Here I have captured a thought process I had while reading about algorithms for hard graph problems. The thoughts are inspired by MapReduce, distributed merge sort and the more colorful newspapers of the world.
Summary of thoughts
Given an instance of an problem (think Max Clique, Traveling Salesman or another hard graph problem)…
Compute an instance that is “easier” but has the same optimal solution. This is done by a “reducer algorithm”.
Reducer algorithms may run in parallel.
Reducer algorithms may be different.
Reducer algorithms can “gossip” with each other during execution. Gossip helps an algorithm by yielding new information about the problem being solved.
Gossip is either a suboptimal solution or a reduced problem instance. This information can be used as a lower bound, or in other ways.
“Merger algorithms” can combine problem instances from different reducer algorithms into one.
A full example of reducing and merging: Maximum Clique Problem.
Here is an instance of the Maximum Clique Problem, in this case a non-planar graph. By the way, planar graphs are boring because they can only contain cliques of size 4 or smaller.
Let’s see what could happen when running two different reducers (reducer 1 and reducer 2) on this problem instance, and then merging the returned instances.
Reducer 1 works by randomly finding a clique in the graph, and repeatedly deleting nodes that have degree less than the size of the clique. The clique found is emitted as a gossip message (reducer 2 will use this as a lower bound).
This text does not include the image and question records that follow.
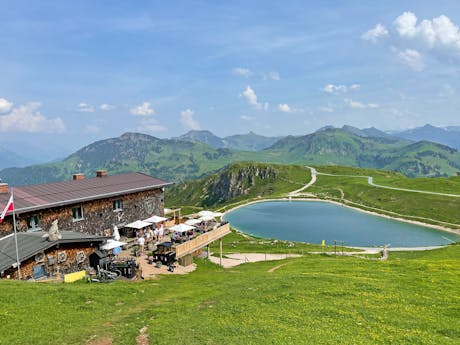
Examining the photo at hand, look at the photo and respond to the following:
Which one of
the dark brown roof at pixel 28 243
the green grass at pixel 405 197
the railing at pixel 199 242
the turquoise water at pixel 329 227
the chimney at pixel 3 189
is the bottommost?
the turquoise water at pixel 329 227

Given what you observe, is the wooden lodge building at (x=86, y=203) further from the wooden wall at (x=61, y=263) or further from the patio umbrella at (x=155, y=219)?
the wooden wall at (x=61, y=263)

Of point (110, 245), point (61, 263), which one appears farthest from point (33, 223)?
point (110, 245)

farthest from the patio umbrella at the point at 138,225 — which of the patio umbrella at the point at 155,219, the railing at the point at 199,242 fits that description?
the railing at the point at 199,242

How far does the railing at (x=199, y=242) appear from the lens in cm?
3759

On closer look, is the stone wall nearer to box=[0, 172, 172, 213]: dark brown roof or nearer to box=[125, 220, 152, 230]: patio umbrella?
box=[0, 172, 172, 213]: dark brown roof

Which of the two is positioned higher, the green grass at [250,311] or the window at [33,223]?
the window at [33,223]

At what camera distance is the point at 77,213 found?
41.2 m

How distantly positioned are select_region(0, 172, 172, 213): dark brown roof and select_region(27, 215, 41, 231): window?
1322 mm

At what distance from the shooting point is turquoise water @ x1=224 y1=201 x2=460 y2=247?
78.6m

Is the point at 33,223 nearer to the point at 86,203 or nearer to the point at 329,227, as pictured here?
the point at 86,203

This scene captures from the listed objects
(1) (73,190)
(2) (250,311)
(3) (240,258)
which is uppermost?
(1) (73,190)

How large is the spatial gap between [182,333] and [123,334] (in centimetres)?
300

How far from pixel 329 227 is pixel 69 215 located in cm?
6978

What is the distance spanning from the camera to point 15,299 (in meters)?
20.2
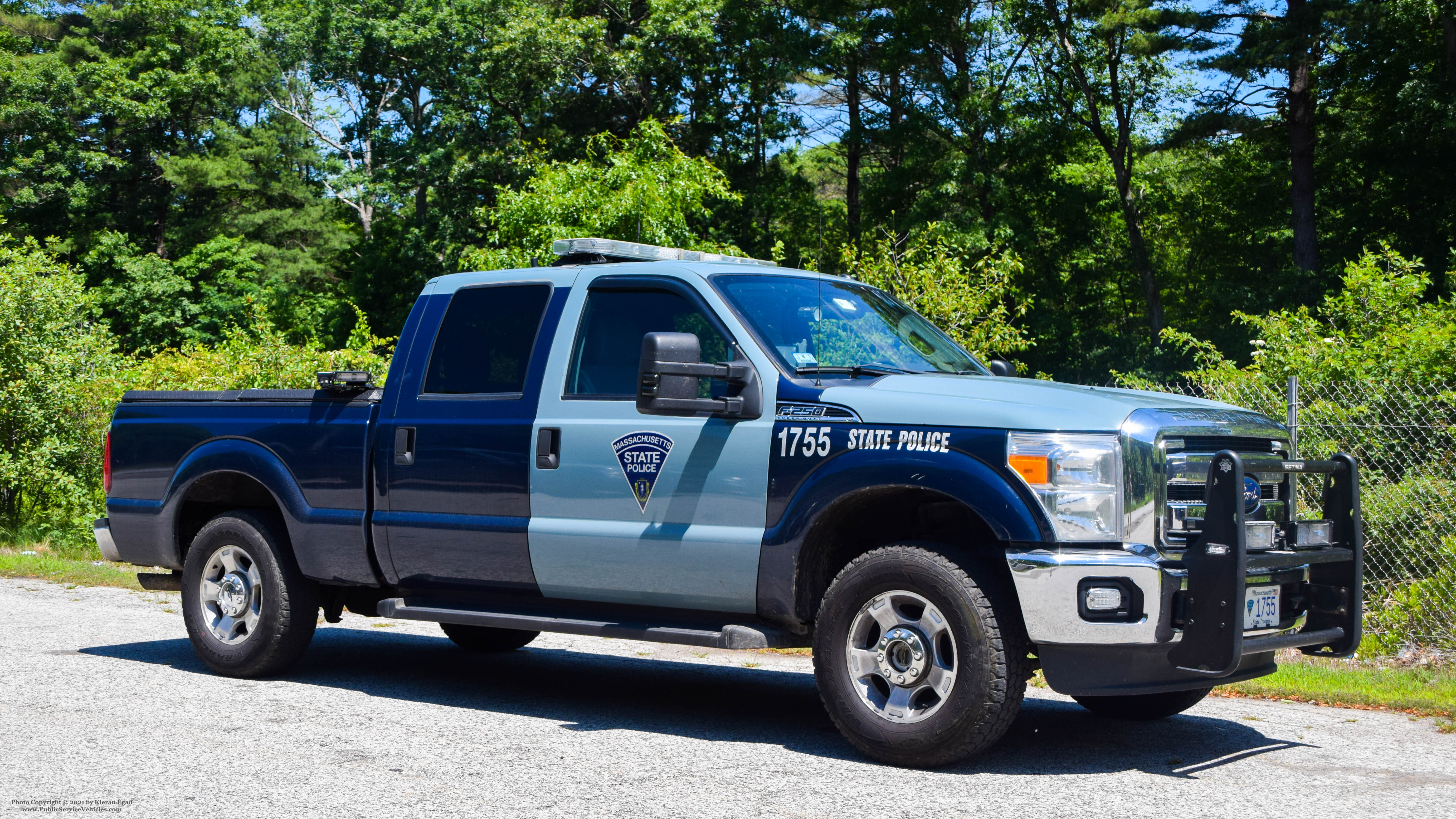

Here is the result of running reducer 1:
Let’s look at reducer 2. While running reducer 2 could receive a gossip message from reducer 1, that a clique of size 4 has been found. Reducer 2 could use this as a lower bound. Reducer 2 targets nodes of degree around the lower bound. It works (slowly) be examining the targeted node to find out if it is part of a clique. If not it is deleted from the graph.
This could be the result of running reducer 2 (and accepting gossip from reducer 1):
In this madeup example reducer 1 managed to remove more nodes than reducer 2, but the point is that they removed different nodes.
Running the merger (computes the intersection) on the two reduces instances yields this:
Yay, an even smaller instance. But while we have the reducers up and running, we not restart reducer 1 with this instance as input! Let’s see what we get.
This look pretty good. This graph contains only 23 nodes, which is approximately half of the original graph, and that by discovering a relatively small clique of size 4 (compared to the big one of size 7).
Conclusion and a small disclaimer
Most people who deal with such problems call this sort of thing preprocessing. I call it a “reducer network”, mainly because it sounds cooler, but also because I think there might be a novel idea here. Namely running a host of algorithms in a distributed environment to perform the preprocessing while emitting and accepting gossip. Of course this is very similar to the ideas behind Google MapReduce and similar services, and might be exactly the same thing. I just felt the need to document my though process, and this post was created 🙂
This blog post is based on ideas and thoughts I had while reading “The Algorithm Design Manual” by Skiena (great book). The thougts are just that, thoughts.